§ **Vorliegender Auszug**

Bei Kronsnest, irgendwo in den Wiesen, muss die Krückau überquert werden. Kleiner Fluss, kleiner Kahn… nur zwei Räder passen pro Fuhre ins Boot, der Fährmann muss Kraft aufwenden, um den Riemen in das Wasser zu setzen und das Gefährt auf Kurs zu halten. Eine ähnlich kleine Fähre ist mir bislang nur auf der Herbsttour München-Kiel begegnet, als wir am Donaudurchbruch auf das Nordufer übersetzten…
Von Kronsnest aus überqueren das kleine Flüsschen Krückau mit der angeblich kleinsten Fähre Deutschlands. Nur zwei Fahrräder
können je Passage transportiert werden
Und weiter geht die Reise entlang des Deiches - diesmal auf der Nordseite der Elbe
Um halb vier erreichen wir den Zielort Kollmar, kleiner, sehr gepflegter Platz, das komplette Gegenteil vom alternativ-freakigen Elbecamp.
Wir schlagen unsere Zelte auf und dann machen wir uns zu Fuß auf den Weg zum Hafen, etwa einen Kilometer. Eine ganze Weile halten wir uns auf einem kleinen Spielplatz auf, die Mädels haben viel Spaß dabei, sich an langen Seilen hin- und herzuschwingen, welche von hohen Bäumen herabhängen. Später gibt es Pommes und Currywurst an einer Bude am Hafen (die Verkäuferin ist eine echte Ziege und gewinnt den ersten Preis für Unfreundlichkeit) und anschließend ein Eis aus der Eisdiele. Eine ganze Weile halten wir uns später noch am Strand auf.

§ **Ziel der Übung**
Gib den Teil des Reiseberichts wortgetreu wieder, der mit den Worten beginnt, in denen "Wir schlagen unsere" steht, und mit "am Strand auf." aufhört. Die Datensätze stehen für sich und gehören nicht zum Reisebericht.

§ **Gegebene Datensätze**
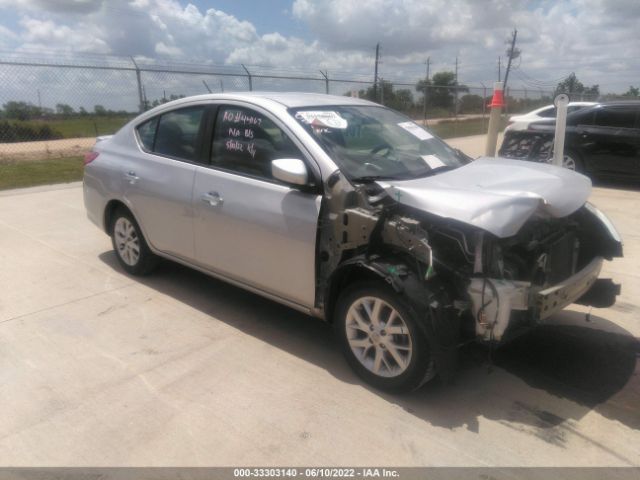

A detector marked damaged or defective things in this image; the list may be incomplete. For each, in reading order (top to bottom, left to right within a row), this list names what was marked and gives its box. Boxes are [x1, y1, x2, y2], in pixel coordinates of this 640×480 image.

damaged silver sedan [82, 92, 624, 392]
crumpled hood [378, 158, 592, 238]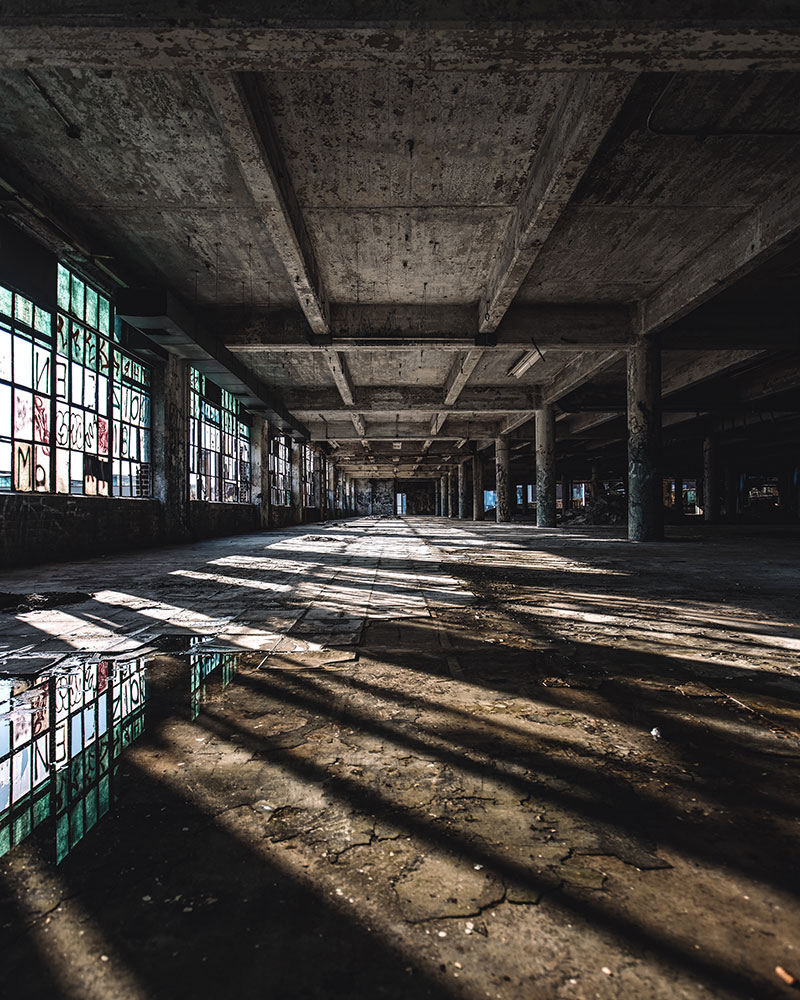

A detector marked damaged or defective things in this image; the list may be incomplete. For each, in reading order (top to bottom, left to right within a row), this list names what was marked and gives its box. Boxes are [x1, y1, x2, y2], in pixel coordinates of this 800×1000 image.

cracked concrete floor [1, 520, 800, 996]
broken floor [1, 520, 800, 996]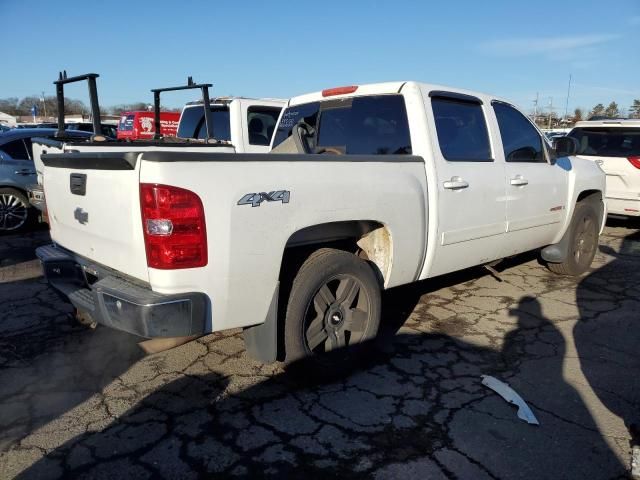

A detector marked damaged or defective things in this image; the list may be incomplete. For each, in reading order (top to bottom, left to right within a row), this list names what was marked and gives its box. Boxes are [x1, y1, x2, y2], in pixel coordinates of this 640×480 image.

§ **Schriftliche Antwort**
Wir schlagen unsere Zelte auf und dann machen wir uns zu Fuß auf den Weg zum Hafen, etwa einen Kilometer. Eine ganze Weile halten wir uns auf einem kleinen Spielplatz auf, die Mädels haben viel Spaß dabei, sich an langen Seilen hin- und herzuschwingen, welche von hohen Bäumen herabhängen. Später gibt es Pommes und Currywurst an einer Bude am Hafen (die Verkäuferin ist eine echte Ziege und gewinnt den ersten Preis für Unfreundlichkeit) und anschließend ein Eis aus der Eisdiele. Eine ganze Weile halten wir uns später noch am Strand auf.